Print the stretch of items from the line containing "What is the separation distance of" through the line containing "85.2 metres", including both of those lines, with every line reproduced exactly.

# # #

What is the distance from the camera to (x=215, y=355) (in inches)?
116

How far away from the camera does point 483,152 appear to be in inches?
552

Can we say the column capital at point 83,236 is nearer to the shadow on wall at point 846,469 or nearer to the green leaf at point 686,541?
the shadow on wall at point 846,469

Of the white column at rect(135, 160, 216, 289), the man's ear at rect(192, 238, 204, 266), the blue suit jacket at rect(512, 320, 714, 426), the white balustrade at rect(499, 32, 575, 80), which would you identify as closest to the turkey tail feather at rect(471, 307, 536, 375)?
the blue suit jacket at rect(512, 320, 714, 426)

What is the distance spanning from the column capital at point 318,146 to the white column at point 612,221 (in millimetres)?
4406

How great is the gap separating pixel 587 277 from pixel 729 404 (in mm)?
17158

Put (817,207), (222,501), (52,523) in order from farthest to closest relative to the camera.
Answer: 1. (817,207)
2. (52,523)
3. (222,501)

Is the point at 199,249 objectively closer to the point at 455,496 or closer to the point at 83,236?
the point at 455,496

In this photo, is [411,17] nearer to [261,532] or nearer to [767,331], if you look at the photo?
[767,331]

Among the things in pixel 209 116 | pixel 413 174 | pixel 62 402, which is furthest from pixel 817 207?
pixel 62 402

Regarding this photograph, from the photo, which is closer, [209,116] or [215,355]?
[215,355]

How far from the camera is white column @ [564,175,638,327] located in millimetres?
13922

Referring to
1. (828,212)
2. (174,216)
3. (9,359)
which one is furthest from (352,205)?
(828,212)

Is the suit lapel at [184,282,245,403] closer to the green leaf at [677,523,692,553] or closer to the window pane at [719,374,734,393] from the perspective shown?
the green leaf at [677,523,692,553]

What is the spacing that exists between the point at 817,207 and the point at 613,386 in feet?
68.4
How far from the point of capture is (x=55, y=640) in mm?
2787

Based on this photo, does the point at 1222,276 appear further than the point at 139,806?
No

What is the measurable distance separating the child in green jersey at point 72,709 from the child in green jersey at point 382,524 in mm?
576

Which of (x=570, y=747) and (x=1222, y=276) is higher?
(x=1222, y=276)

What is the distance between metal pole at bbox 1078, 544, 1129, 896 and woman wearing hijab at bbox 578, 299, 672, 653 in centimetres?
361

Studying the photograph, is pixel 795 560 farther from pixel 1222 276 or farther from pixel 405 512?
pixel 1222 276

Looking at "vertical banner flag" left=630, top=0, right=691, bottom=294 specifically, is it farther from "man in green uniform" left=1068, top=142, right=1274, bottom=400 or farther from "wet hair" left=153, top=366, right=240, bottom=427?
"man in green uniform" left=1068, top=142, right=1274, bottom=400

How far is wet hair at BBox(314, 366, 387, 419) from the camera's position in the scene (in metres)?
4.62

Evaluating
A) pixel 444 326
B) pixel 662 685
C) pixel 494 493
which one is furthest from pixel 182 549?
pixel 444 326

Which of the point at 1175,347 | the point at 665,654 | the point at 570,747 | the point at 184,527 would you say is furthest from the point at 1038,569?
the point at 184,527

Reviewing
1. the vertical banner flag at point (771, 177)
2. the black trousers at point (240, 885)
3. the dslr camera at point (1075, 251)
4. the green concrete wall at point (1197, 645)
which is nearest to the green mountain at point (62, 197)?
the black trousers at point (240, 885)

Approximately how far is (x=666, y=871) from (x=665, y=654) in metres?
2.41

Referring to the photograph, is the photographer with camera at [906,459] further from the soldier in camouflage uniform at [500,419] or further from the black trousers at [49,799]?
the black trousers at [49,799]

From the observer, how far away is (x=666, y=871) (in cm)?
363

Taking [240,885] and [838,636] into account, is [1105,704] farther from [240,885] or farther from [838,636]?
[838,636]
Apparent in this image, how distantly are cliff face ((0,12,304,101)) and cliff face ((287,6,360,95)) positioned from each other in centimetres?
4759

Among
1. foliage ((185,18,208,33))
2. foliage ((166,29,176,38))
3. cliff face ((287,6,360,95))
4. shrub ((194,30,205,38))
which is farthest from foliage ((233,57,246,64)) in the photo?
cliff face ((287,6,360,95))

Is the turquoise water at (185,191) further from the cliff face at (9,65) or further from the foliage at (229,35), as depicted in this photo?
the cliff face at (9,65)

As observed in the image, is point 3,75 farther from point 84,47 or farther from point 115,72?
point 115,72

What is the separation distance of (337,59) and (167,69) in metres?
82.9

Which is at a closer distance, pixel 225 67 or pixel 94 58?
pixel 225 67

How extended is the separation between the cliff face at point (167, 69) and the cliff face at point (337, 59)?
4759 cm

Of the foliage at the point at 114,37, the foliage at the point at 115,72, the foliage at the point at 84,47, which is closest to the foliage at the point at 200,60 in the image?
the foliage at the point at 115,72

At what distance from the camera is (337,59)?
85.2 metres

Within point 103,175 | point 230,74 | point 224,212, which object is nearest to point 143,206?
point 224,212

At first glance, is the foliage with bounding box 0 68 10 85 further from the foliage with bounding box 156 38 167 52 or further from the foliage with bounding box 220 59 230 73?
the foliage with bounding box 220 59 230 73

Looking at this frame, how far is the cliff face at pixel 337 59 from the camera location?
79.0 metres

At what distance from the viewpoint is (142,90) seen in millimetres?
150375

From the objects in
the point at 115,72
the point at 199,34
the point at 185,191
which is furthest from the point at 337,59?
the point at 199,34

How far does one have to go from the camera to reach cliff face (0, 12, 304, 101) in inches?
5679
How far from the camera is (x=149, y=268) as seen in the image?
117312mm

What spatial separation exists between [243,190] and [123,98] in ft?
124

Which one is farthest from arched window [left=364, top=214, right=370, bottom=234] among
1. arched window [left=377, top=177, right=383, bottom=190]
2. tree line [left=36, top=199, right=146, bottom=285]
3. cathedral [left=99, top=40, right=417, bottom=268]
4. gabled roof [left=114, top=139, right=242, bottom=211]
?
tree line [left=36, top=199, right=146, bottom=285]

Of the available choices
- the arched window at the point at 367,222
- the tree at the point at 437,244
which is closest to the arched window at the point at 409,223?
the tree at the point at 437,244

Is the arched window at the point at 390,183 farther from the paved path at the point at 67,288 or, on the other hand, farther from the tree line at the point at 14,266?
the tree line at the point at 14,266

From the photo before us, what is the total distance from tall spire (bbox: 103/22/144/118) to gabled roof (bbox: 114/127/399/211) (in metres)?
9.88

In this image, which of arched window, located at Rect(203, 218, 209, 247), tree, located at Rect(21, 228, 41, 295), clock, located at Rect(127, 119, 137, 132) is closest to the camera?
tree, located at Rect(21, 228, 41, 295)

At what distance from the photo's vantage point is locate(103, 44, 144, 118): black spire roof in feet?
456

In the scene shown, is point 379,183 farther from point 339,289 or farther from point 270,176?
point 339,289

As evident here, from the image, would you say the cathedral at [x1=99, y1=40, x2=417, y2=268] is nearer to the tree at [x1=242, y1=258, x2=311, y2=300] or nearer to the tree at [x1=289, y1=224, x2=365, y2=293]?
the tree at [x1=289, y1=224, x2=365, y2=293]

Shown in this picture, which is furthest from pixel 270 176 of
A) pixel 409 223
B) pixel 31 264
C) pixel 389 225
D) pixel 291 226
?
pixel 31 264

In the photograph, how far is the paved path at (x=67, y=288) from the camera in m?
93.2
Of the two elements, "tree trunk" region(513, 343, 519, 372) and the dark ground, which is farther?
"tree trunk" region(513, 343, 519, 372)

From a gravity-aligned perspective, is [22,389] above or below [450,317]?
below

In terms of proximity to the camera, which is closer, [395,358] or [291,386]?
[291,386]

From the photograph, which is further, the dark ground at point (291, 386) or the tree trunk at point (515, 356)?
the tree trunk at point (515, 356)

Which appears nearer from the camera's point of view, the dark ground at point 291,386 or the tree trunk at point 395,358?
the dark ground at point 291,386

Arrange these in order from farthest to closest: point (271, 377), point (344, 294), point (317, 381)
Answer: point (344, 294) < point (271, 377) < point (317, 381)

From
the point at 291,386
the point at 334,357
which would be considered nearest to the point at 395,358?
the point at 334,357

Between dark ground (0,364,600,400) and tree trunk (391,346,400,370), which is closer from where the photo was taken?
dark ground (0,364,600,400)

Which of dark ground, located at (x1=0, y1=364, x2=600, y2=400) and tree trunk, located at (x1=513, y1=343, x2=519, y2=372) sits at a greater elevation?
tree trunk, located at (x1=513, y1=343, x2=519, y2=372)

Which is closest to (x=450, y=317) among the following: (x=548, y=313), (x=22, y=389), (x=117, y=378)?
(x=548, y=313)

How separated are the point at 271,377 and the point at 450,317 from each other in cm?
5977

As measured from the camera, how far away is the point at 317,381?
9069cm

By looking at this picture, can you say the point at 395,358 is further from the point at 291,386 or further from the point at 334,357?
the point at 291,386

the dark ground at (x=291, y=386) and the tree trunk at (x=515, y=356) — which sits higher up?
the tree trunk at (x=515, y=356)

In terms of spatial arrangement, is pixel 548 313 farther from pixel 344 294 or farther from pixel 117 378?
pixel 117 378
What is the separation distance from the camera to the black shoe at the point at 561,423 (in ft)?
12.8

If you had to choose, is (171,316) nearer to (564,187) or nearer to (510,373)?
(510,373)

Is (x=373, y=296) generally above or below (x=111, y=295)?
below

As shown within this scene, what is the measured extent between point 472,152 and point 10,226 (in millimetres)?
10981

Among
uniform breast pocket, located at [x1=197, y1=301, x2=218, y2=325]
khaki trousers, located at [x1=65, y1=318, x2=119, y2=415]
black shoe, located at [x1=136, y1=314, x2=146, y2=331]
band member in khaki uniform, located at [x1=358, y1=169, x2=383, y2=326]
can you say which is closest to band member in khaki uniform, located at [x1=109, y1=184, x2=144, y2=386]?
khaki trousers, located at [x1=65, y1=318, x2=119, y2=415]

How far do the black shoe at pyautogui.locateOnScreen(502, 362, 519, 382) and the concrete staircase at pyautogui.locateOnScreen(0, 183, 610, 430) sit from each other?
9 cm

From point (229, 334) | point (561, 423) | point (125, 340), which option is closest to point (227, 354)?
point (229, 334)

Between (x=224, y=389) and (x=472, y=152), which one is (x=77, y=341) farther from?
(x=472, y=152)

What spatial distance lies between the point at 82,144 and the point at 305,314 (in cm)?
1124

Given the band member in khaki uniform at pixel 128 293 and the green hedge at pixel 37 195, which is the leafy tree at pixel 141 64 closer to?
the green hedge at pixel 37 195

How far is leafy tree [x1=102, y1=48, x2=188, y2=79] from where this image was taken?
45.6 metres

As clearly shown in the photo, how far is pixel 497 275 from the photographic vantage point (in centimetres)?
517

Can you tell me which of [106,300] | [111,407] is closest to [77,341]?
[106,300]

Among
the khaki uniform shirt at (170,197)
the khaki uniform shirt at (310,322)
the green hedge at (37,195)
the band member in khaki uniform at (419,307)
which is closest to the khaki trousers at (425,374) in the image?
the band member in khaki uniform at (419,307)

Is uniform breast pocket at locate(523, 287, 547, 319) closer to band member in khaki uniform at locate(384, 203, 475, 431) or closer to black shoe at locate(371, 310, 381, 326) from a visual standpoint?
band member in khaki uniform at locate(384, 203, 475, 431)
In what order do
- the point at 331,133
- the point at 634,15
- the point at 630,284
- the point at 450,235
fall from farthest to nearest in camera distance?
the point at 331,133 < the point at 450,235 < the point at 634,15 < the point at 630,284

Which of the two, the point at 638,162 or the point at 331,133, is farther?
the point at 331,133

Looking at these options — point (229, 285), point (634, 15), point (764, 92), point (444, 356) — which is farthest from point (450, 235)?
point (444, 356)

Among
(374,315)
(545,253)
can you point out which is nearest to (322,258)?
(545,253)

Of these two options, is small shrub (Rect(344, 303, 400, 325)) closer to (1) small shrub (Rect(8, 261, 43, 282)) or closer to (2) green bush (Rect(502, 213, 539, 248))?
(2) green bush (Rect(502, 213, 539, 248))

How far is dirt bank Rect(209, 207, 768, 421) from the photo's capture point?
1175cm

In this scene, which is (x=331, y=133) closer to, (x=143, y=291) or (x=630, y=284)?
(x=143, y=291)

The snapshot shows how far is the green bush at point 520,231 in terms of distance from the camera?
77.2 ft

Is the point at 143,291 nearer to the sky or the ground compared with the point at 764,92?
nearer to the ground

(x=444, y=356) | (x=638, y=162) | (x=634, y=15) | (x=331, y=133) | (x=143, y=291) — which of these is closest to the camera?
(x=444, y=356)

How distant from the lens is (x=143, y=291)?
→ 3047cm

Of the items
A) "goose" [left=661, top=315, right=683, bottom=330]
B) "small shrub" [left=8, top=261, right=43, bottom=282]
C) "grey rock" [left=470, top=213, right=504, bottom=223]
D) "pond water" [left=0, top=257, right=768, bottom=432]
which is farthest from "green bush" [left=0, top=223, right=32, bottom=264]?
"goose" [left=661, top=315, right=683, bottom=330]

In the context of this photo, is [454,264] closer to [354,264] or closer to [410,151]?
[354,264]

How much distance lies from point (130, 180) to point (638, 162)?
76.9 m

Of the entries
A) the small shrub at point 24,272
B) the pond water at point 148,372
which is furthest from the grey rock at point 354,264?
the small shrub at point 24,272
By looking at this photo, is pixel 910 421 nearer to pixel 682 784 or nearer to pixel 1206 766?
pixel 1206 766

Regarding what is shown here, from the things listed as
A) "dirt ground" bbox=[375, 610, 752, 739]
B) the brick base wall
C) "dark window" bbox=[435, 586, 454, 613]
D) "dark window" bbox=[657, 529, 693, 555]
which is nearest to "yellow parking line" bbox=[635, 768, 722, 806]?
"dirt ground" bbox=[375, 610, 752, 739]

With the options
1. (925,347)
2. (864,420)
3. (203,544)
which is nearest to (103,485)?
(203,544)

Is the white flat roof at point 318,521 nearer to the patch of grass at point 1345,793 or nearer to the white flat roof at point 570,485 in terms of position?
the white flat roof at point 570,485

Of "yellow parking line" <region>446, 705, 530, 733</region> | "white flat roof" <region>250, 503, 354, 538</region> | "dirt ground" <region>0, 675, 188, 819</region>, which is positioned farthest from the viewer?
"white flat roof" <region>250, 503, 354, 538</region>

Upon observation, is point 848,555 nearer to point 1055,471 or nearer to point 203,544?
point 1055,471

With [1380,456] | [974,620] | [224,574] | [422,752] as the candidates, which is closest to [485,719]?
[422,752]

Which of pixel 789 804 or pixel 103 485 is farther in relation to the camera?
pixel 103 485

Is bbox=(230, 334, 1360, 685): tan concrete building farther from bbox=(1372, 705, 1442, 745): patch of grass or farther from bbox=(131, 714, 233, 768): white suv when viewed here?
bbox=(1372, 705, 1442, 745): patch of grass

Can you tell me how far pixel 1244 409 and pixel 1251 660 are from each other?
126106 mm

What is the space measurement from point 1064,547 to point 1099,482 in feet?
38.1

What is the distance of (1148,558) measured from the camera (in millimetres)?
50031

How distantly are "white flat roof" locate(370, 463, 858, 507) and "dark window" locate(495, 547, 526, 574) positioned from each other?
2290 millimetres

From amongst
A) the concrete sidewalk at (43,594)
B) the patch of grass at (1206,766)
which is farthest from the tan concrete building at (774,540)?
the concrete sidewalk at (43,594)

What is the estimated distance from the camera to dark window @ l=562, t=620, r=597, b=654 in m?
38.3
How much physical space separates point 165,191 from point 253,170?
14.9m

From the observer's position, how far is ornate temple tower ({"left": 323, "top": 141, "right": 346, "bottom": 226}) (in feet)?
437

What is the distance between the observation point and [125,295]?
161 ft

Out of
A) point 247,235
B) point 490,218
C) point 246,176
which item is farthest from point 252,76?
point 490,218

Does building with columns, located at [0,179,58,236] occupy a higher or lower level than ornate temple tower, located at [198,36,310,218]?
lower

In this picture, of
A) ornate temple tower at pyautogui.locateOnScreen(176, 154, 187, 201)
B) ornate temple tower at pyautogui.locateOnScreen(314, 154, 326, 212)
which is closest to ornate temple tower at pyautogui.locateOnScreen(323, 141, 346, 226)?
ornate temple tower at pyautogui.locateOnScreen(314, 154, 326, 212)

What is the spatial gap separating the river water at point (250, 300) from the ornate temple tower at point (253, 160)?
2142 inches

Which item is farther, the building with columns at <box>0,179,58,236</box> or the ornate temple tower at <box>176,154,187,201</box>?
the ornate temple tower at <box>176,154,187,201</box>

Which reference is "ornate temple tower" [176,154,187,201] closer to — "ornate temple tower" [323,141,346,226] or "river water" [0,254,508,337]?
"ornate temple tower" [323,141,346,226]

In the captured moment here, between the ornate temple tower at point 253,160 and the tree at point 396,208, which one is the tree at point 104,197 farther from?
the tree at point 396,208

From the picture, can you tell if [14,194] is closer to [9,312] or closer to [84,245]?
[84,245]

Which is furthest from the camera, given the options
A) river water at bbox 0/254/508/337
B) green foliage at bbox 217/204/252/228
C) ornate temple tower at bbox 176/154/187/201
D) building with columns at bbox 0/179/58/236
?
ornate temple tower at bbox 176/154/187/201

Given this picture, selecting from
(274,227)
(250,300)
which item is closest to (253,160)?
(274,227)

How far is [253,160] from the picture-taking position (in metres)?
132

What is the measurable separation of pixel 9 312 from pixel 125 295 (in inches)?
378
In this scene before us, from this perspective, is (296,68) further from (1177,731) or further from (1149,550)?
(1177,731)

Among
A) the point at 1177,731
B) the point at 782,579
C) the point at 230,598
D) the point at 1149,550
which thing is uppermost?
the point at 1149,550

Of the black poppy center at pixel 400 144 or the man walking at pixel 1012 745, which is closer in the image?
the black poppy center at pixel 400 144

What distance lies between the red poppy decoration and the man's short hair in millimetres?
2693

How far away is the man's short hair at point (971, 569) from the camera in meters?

# # #

Solution to the problem
What is the separation distance of (337,59) and (167,69) in metres?
82.9

Which is at a closer distance, pixel 225 67 or pixel 94 58?
pixel 225 67

How extended is the separation between the cliff face at point (167, 69) and the cliff face at point (337, 59)?
4759 cm

Of the foliage at the point at 114,37, the foliage at the point at 115,72, the foliage at the point at 84,47, which is closest to the foliage at the point at 200,60 in the image?
the foliage at the point at 115,72

At what distance from the camera is (337,59)?
85.2 metres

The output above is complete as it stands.